Limitations of the study

The present study was limited by a number of factors. First, the students at NYITCOM are subject to receiving numerous survey invitations throughout the year, leaving them susceptible to “survey fatigue”. Students with “survey fatigue” may opt out of taking a survey at all, or simply click through it without providing thoughtful responses. This can lower the response rate and decrease the validity of the responses, respectively. Students may also have been deterred from taking this survey because they were expected to take a similar anatomy course evaluation questionnaire administered by the NYITCOM anatomy department at the immediate end of the course. These surveys were distinguished in the email invitation; however, the limitation of students' using their discretion to read the entire email still existed. Secondly, having completed the gross anatomy course approximately one month prior to the administration of the survey left a small, but notable possibility for recall bias in the students' responses. Furthermore, it should be noted that authors, A.F.S. and B.J.B., participated in the student‐driven dissection‐based anatomy curriculum from previous years at NYITCOM. Thus, a small potential for bias existed when drafting the survey questions, although every attempt was made to design neutral, non‐leading questions. Further, this study was limited to a single institution in New York State, which has a considerably greater rate of compliance with Covid‐19 mitigation behaviors than other regions within the United States (NYSDOH, 2020); thus, the recommendation for hybrid prosection‐based anatomical education is strictly dependent upon proper compliance with Covid‐19 mitigation behaviors and a relatively low transmission rate in the region of interest. A final limitation to consider is that, with the nature of the pandemic inciting rapid change in virtually every sector including anatomy education, the collection of objective data was not the focus of this study; however, it is important to note that subjective data does hold value considering the survey population comprises the future of healthcare in the United States.

CONCLUSIONS

This study has demonstrated that the hybrid anatomy curriculum described above—which shifted away from traditional student‐driven cadaver‐based dissections and toward prosection‐based learning—was received favorably by first‐year medical students in light of the current pandemic.

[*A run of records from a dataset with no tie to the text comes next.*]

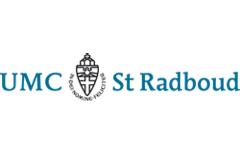 Radboudumc – blended learning kwetsbare ouderen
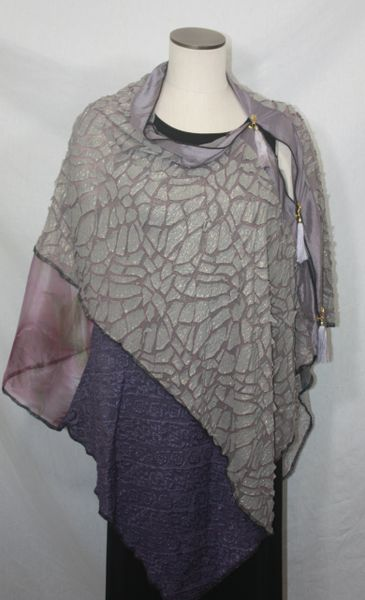 Patchwork Poncho - Heather Purple Crackle Knit, Gray Lace, Organza, Purple
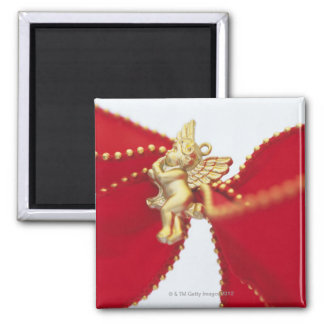 Red Ribbon with Gold Angel, Close Up, Magnet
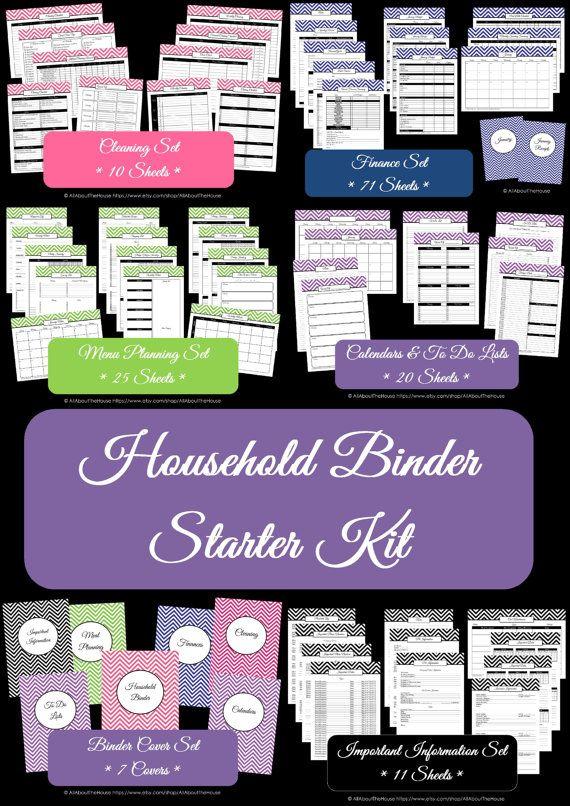 Household Binder Printables - Home Binder - HomeOrganisation- Starter Planner -PDF Printable-Chevron Printable-Perpetual Planner-BinderCover on Etsy, $30.21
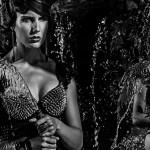 Hot and sexy fashion model Tanya Antalikova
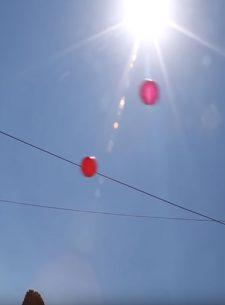 Igualitos - Puedo Volar, Videoclip Oficial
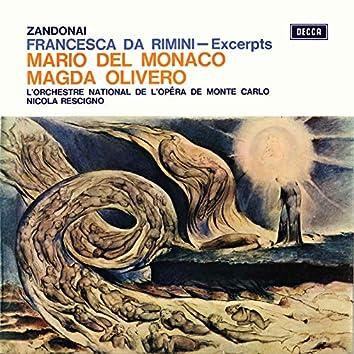 Zandonai: Francesca da Rimini – Excerpts (Opera Gala – Volume 20)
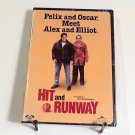 Hit and Runway (1999) NEW DVD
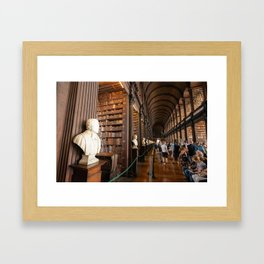 The Long Room of Trinity College Library in Dublin, Ireland Framed Art Print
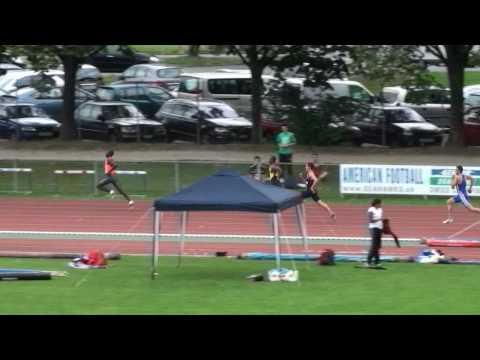 400m Hommes AtletiCAGenève 2010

Overall, this course aligned with student preferences for anatomical education both assuming no health risk and given the current health risk of contracting Covid‐19. Potential options for improving the curriculum where students felt comparatively dissatisfied should be explored, including access to the cadavers outside of the scheduled laboratory times and the composition of the self‐study stations. A crucial aspect of the modified anatomy curriculum was the maintenance of student safety during in‐person anatomy laboratory sessions. It is proposed that, with proper safety protocols in place, medical schools should consider implementing a prosection‐based gross anatomy curriculum, inclusive of access to pilot‐tested online anatomical platforms, in order to provide high‐quality education to their students during both the pandemic and its potential sequelae. This would ameliorate concerns regarding viral exposure from fully in‐person dissection‐based sessions as well as provide a better, more gratifying alterative to a completely virtual anatomy course. Institutions are also encouraged to adapt their curricula to the specific needs and desires of their student body and administration, and to continue to enhance their provision of quality anatomical education to future physicians regardless of the status of the pandemic.